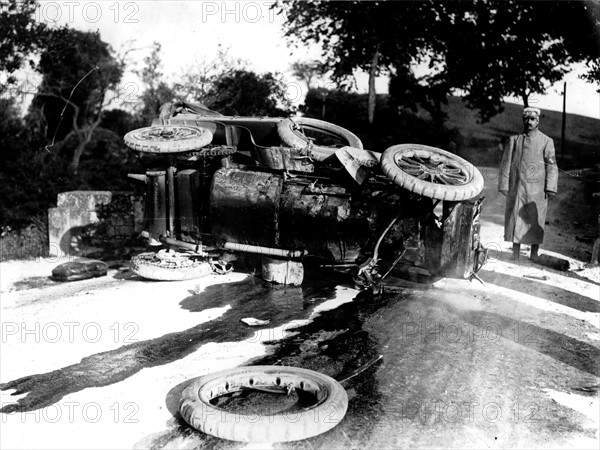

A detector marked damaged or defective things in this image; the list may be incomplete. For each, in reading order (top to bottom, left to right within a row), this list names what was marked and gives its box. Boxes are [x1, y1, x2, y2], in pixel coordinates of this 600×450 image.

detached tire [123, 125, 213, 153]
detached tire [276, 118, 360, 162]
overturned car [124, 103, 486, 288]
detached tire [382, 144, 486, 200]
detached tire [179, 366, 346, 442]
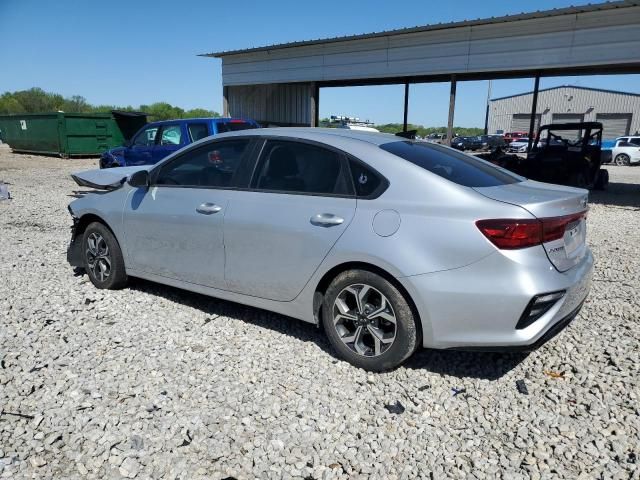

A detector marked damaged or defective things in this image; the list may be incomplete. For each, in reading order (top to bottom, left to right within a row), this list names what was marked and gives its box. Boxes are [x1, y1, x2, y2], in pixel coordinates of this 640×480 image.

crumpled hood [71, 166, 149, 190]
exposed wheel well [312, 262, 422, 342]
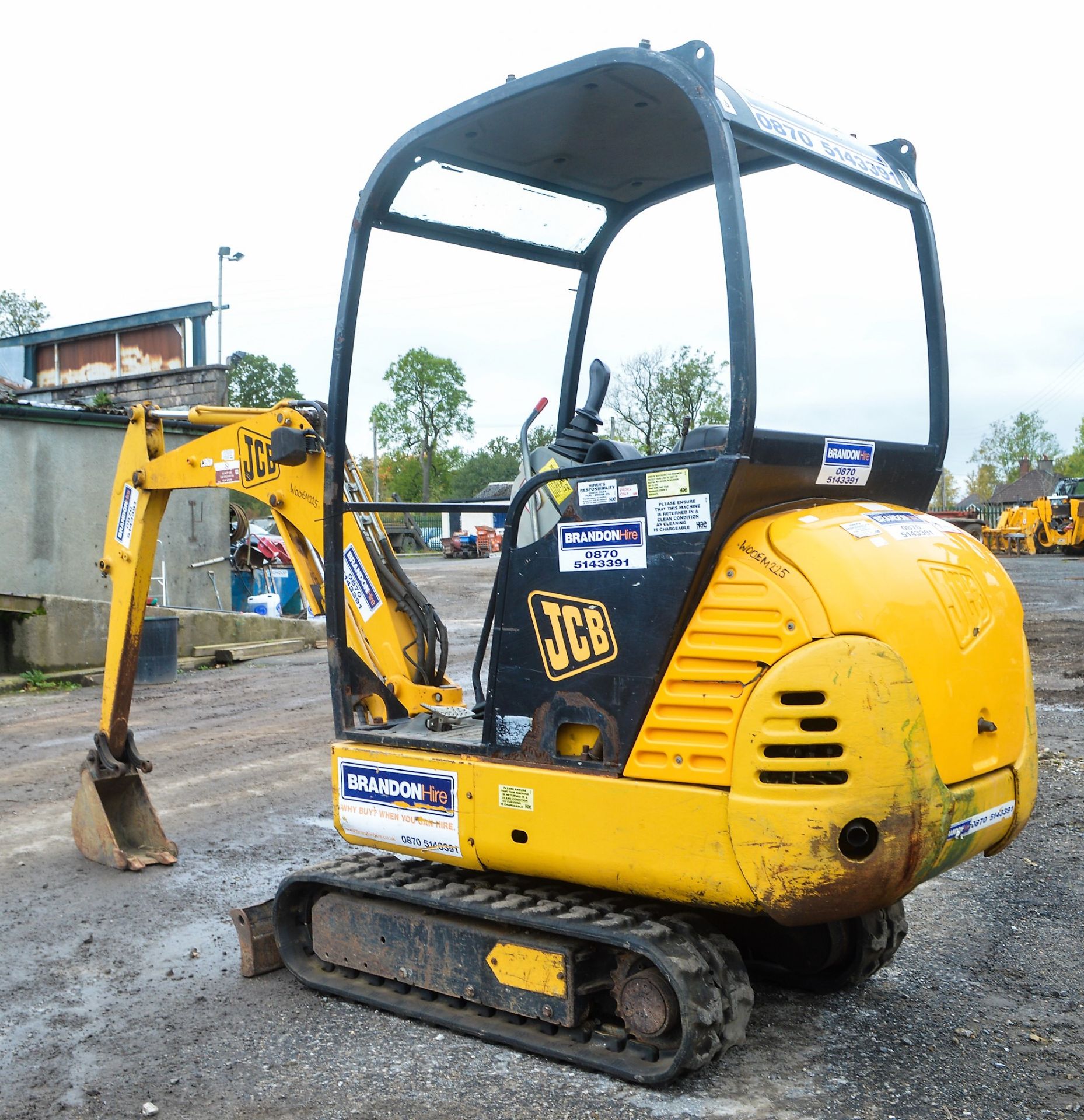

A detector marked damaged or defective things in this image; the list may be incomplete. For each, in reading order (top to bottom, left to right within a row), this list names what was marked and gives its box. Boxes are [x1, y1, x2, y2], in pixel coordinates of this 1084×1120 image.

******

→ **WRITTEN EXERCISE**
Print the material above again line for line, without altering any wording or numbers, and omit the pictures from what you reproduce.

→ **WRITTEN ANSWER**
A detector marked damaged or defective things in this image; the list may be incomplete. For each, in reading order (top to bottom, left to right within a row), this list names what was marked and gives its box. Boxes are [x1, y1, x2, y2], in pixel coordinates of this 600×450 image.

detached tire [123, 125, 213, 153]
detached tire [276, 118, 360, 162]
overturned car [124, 103, 486, 288]
detached tire [382, 144, 486, 200]
detached tire [179, 366, 346, 442]

A detector marked damaged or defective things in this image; the list may be incomplete. For each, in reading order (top to bottom, left to right within a row), this list names what was marked and gives its box. Boxes are [x1, y1, x2, y2], in pixel coordinates of this 640×480 image.

crumpled hood [71, 166, 149, 190]
exposed wheel well [312, 262, 422, 342]

A detector marked damaged or defective things in this image; the list may be incomplete. For each, in reading order (top to bottom, left to right within a row), this list names what was marked and gives its box. Boxes are [x1, y1, x2, y2], in pixel coordinates of this 1084×1120 image.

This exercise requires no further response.